## WRITTEN INSTRUCTION
Print every line of the data below word for word, but leave out the pictures.

## DATASET CONTENT
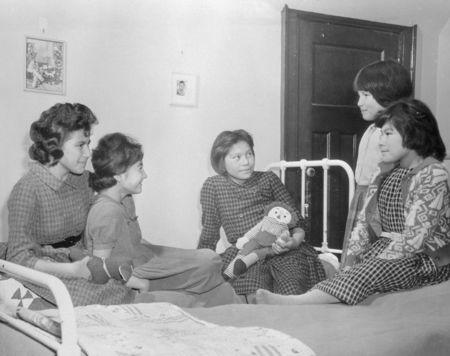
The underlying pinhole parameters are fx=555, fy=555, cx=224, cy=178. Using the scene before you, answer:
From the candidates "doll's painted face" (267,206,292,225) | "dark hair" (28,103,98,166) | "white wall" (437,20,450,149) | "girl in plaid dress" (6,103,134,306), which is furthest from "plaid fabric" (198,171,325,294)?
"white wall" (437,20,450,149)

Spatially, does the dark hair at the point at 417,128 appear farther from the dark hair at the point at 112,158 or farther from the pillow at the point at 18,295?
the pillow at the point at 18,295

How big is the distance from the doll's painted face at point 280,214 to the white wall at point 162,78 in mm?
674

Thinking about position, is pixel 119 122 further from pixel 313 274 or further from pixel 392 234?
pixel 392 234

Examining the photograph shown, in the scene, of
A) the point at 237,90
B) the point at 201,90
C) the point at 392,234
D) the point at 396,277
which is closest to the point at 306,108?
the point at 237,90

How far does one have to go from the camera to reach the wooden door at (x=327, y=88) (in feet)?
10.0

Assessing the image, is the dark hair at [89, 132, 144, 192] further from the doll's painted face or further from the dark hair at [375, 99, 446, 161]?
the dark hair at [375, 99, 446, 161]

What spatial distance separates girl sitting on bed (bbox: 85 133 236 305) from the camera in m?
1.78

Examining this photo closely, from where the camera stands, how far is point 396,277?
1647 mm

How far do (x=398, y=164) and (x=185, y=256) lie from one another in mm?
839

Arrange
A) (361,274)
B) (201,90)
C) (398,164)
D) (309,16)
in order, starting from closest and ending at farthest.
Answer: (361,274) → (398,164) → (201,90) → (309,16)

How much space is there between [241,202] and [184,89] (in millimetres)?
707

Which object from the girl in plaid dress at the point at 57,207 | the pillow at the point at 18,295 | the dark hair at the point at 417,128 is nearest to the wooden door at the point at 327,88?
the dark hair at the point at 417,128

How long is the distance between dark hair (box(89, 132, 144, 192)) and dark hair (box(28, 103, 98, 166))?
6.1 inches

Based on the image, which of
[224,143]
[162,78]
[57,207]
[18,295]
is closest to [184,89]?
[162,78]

## FINAL RESULT
The underlying pinhole parameters are fx=555, fy=555, cx=224, cy=178. Using the scene before you, answer:
From the candidates "doll's painted face" (267,206,292,225) | "dark hair" (28,103,98,166) | "white wall" (437,20,450,149) | "girl in plaid dress" (6,103,134,306), which is furthest from "plaid fabric" (198,171,325,294)?
"white wall" (437,20,450,149)

Spatially, does the dark hair at the point at 417,128 appear farther from the dark hair at the point at 112,158 or farther from the pillow at the point at 18,295?
the pillow at the point at 18,295

How big is the distance from the doll's painted face at point 280,214 to the white wall at point 162,78 in mm?
674

Thinking about position, is pixel 119 122 further from pixel 313 274 or further from pixel 392 234?
pixel 392 234

Examining the photograph shown, in the scene, of
A) the point at 237,90
B) the point at 201,90
C) the point at 392,234
D) the point at 396,277
which is closest to the point at 306,108?
the point at 237,90

How far does one have to go from the camera to reach the wooden door at (x=327, y=88) (in feet)?
10.0

Assessing the image, is the dark hair at [89, 132, 144, 192] further from the doll's painted face or further from the dark hair at [375, 99, 446, 161]?
the dark hair at [375, 99, 446, 161]

What spatial distance separates girl sitting on bed (bbox: 85 133 236 305) from the camera in m?
1.78

Examining this photo closely, from where the camera stands, how far is point 396,277?
1647 mm

How far do (x=398, y=164) and (x=185, y=256) lie from one another in mm?
839

Arrange
A) (361,274)
B) (201,90)
C) (398,164)
D) (309,16)
in order, starting from closest and ending at farthest.
Answer: (361,274) → (398,164) → (201,90) → (309,16)

How much space is there between [241,202] and [184,89] (in millimetres)?
707

Which object from the girl in plaid dress at the point at 57,207 | the pillow at the point at 18,295 | the dark hair at the point at 417,128 is nearest to the wooden door at the point at 327,88?
the dark hair at the point at 417,128

How long is the distance between dark hair (box(89, 132, 144, 192)) and dark hair (box(28, 103, 98, 166))?
6.1 inches

Based on the image, which of
[224,143]
[162,78]
[57,207]
[18,295]
is closest to [184,89]?
[162,78]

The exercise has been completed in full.